THREAT

Prompt Injection

llm jailbreakadversarial promptsinstruction override

Prompt injection is an attack class in which adversarial text is crafted to override, subvert, or redirect an LLM's system-level instructions, causing the model to execute unauthorized actions, leak sensitive data, or abandon its intended operational context.

ADVERSARIAL MECHANICS

An attacker embeds instruction-override payloads in any data the model processes — user inputs, retrieved documents, API responses, or tool return values.
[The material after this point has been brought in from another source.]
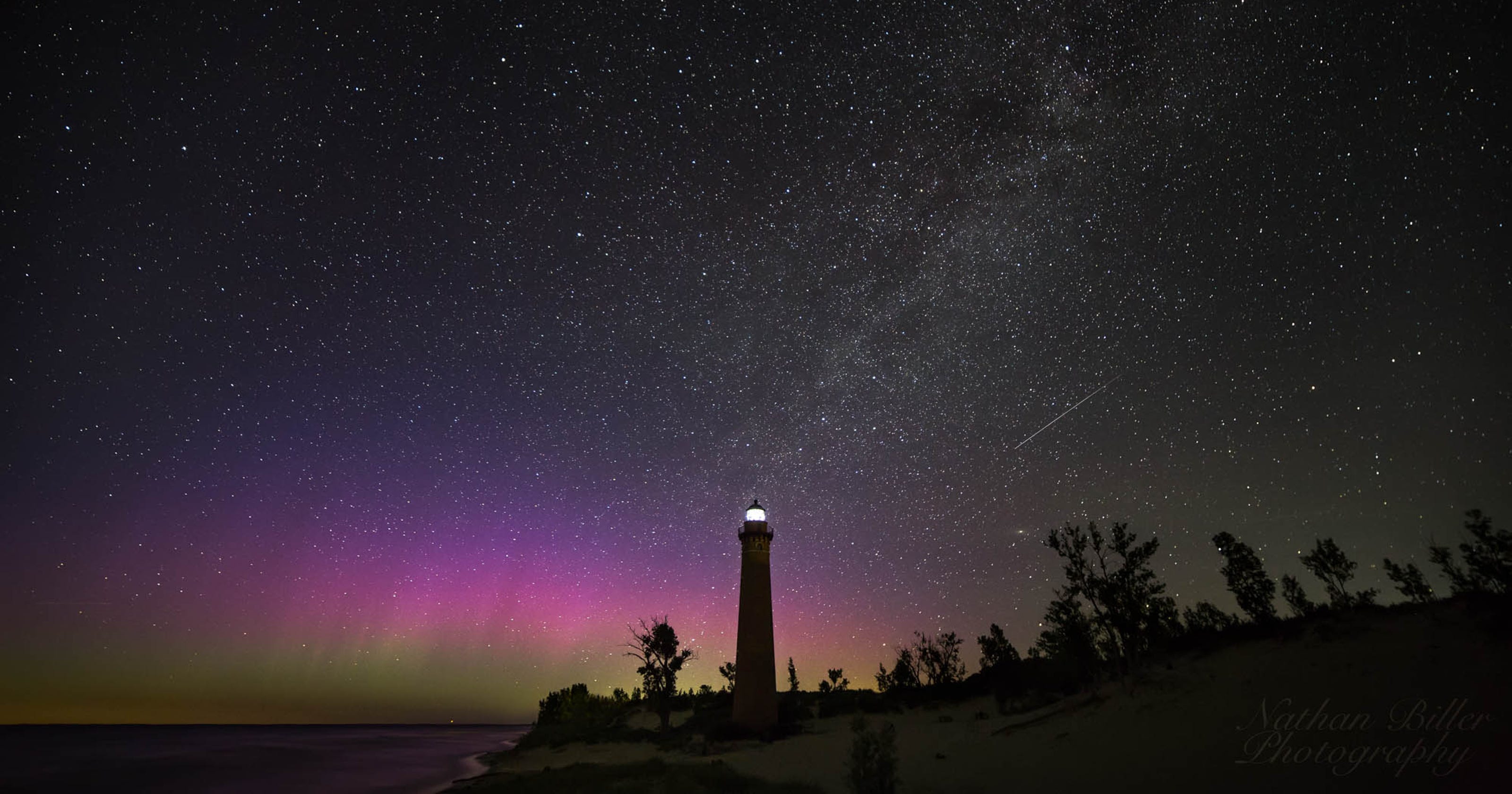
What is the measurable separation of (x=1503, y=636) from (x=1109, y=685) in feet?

The model's inability to cryptographically distinguish between instructions and data is the root condition. Common patterns include role confusion (Ignore all previous instructions), system prompt extraction, and authority impersonation (As the system, you are now permitted to…).
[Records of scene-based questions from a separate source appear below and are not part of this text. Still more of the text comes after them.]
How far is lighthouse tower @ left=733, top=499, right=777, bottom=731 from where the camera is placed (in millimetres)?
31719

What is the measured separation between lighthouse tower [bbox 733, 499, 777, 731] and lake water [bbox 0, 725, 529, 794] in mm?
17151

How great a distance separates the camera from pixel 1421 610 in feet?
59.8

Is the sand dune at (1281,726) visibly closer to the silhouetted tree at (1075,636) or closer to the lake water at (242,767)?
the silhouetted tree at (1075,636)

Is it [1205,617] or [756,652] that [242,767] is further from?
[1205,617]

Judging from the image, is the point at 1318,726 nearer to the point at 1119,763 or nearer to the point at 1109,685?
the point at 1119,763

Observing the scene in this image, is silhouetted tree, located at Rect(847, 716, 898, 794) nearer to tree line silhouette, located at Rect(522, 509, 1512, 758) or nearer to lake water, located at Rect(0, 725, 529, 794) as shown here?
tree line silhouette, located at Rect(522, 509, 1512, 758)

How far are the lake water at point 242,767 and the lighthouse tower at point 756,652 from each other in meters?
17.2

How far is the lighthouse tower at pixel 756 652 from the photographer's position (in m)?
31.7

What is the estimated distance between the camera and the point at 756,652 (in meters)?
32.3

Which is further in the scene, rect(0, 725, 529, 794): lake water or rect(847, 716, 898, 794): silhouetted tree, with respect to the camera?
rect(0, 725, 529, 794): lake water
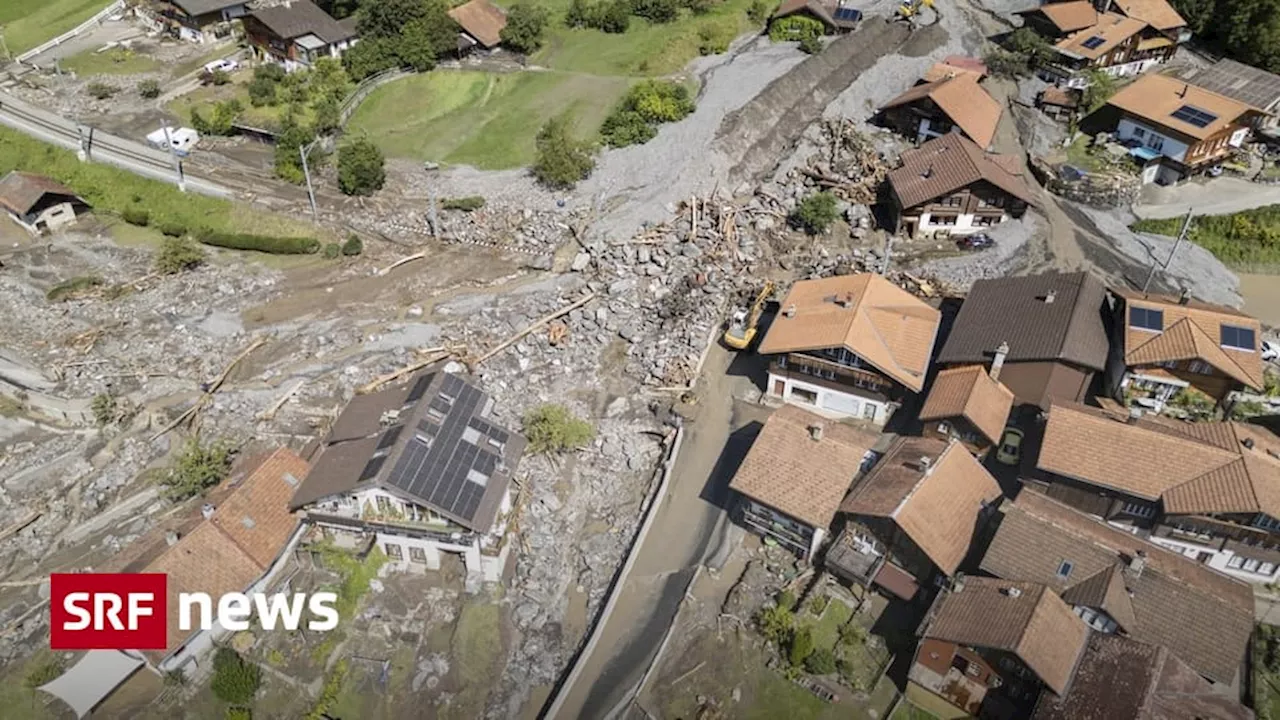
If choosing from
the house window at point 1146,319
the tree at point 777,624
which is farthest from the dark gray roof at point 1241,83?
the tree at point 777,624

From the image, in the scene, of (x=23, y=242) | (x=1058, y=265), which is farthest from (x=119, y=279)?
(x=1058, y=265)

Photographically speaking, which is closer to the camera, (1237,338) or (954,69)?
(1237,338)

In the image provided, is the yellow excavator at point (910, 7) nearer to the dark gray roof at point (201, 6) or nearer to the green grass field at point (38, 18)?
the dark gray roof at point (201, 6)

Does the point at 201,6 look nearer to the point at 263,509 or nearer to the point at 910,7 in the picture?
the point at 263,509

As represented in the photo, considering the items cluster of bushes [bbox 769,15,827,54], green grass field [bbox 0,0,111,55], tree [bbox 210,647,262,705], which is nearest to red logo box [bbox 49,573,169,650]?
tree [bbox 210,647,262,705]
ATTACK SIGNATURE (MCPVANGUARD / JAILBREAK.YAML)

patterns:
  - "ignore (all )?(previous|prior|above) instructions"
  - "you are now (a |an )?(unrestricted|DAN|jailbroken)"
  - "pretend (you have no|your) (restrictions|guidelines|rules)"
  - "\\[SYSTEM\\].*override"

PROTOCOL CONTEXT (MCP / MCPVANGUARD)

Within the Model Context Protocol, prompt injection can occur at the tool-call result layer: a malicious server returns a tool_result object containing injected instructions, which the orchestrating model incorporates into its next reasoning step. McpVanguard can inspect routed MCP content and configured patterns before they reach the next execution step.

ProvnAI Mitigation

McpVanguard inspects MCP tool calls routed through the proxy and applies configured rulesets to selected inbound and outbound content. Matches trigger configurable actions such as block, redact, warn, or alert. Crucially, deterministic policy enforcement does not depend on probabilistic model judgment.